Finally, the inequity aversion model fails to predict bonus contract games in a number of ways. Fehr and Schmidt assume for their predictive purposes that 40% of individuals are inequity averse. For the sample population in Fehr et al (2007), it seems that only 27% of principals are inequity averse. If Fehr and Schmidt were to use a 27-73 ratio of inequity averse individuals to money-maximizers, the theory predicts no cooperation between principals and agents, with money-maximizing agents choosing low effort levels and principals generally opting not to award bonuses—a far cry from what the 40-60 distribution predicts. The same appears to be true of the fraction of inequity-averse individuals observed in Fehr and Schmidt (2004); 15.7% of individuals exhibit behavior consistent with inequity aversion, and the 40-60 distribution would contradict the non-cooperative consequent. Even if Fehr and Schmidt successfully predict the average bonus, average initial offer, and average effort level, they fail to predict any of the decisions and distributions that these averages stem from—hence, the charge of favorable selection by Binmore and Shaked (2010). What this shows is that there must exist some rival theory that would accurately predict granular behavior as well as aggregate tendencies, and, as such, the data seems to disconfirm inequity aversion theory rather than supporting it.
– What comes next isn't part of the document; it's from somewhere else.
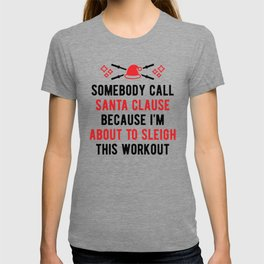 Somebody Call Santa Clause Because I'm About To Sleigh This Workout v2 T-shirt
To understand the implications of these predictive deficiencies, a couple of questions must be explored. First, to what extent is behavioral game theory a predictive endeavor, an explanatory one, or both? With these aims in mind, why might one prefer the inequity aversion model to its alternatives? Finally, do the inequity aversion model’s predictive and explanatory features bear on its optimal domain of application? I explore each of these questions in turn.

On the explanatory account of game theory, one would regard game theory as accounting for the reasoning processes that motivate behavioral outcomes. The defense offered by Fehr and Schmidt (2010) seems to echo this claim. An explanatory conception of game theory asks why subjects act in certain ways. For Fehr and Schmidt, the salient question is why experimental data reveals that subjects sometimes act as if they are not pure money-maximizers and perhaps exhibit other-regarding preferences (Fehr and Schmidt, 2010, p 102-103). The inequity aversion model was put forth in an effort to explain this finding. It assumes that subjects act out an ingrained psychological preference for more equal outcomes. A predictive account of game theory, on the other hand, focuses on mere strategic behavior, not reasoning. Why subjects act as they do is irrelevant (and often unknowable). All that is relevant is that how they act is consistent with what the model predicts. Whether Fehr and Schmidt’s work can be defended depends largely on how one understands the game theoretic task qua prediction or explanation. I examine how the inequity aversion model is assessed and applied in order to determine whether prediction or explanation is more fundamental. The inequity aversion model is useful for explanatory purposes if experimental data reveals subjects behaving as if they are averse to inequities. Whether or not inequities factor into a subject’s motivations is not observable from behavior alone. Thus, to the extent that behavior deviates from the model’s predictions, the motivations that the model attributes to subjects cannot suffice for explanatory purposes. Predictive deficiencies, therefore, weigh heavily against the explanatory virtues that Fehr and Schmidt claim in support of their theory. Second, one could question whether game theoretic modeling serves an explanatory purpose at all. Game theory seeks to model social behavior, not motivations. Hypotheses about motivations, however, may emerge as a byproduct of predictive successes and failures, and psychological studies may follow. Whether game theory plays an explanatory role is beyond the scope of this paper, but suffice it to say that the predictive shortcomings of the inequity aversion model certainly cast doubt on its explanatory value.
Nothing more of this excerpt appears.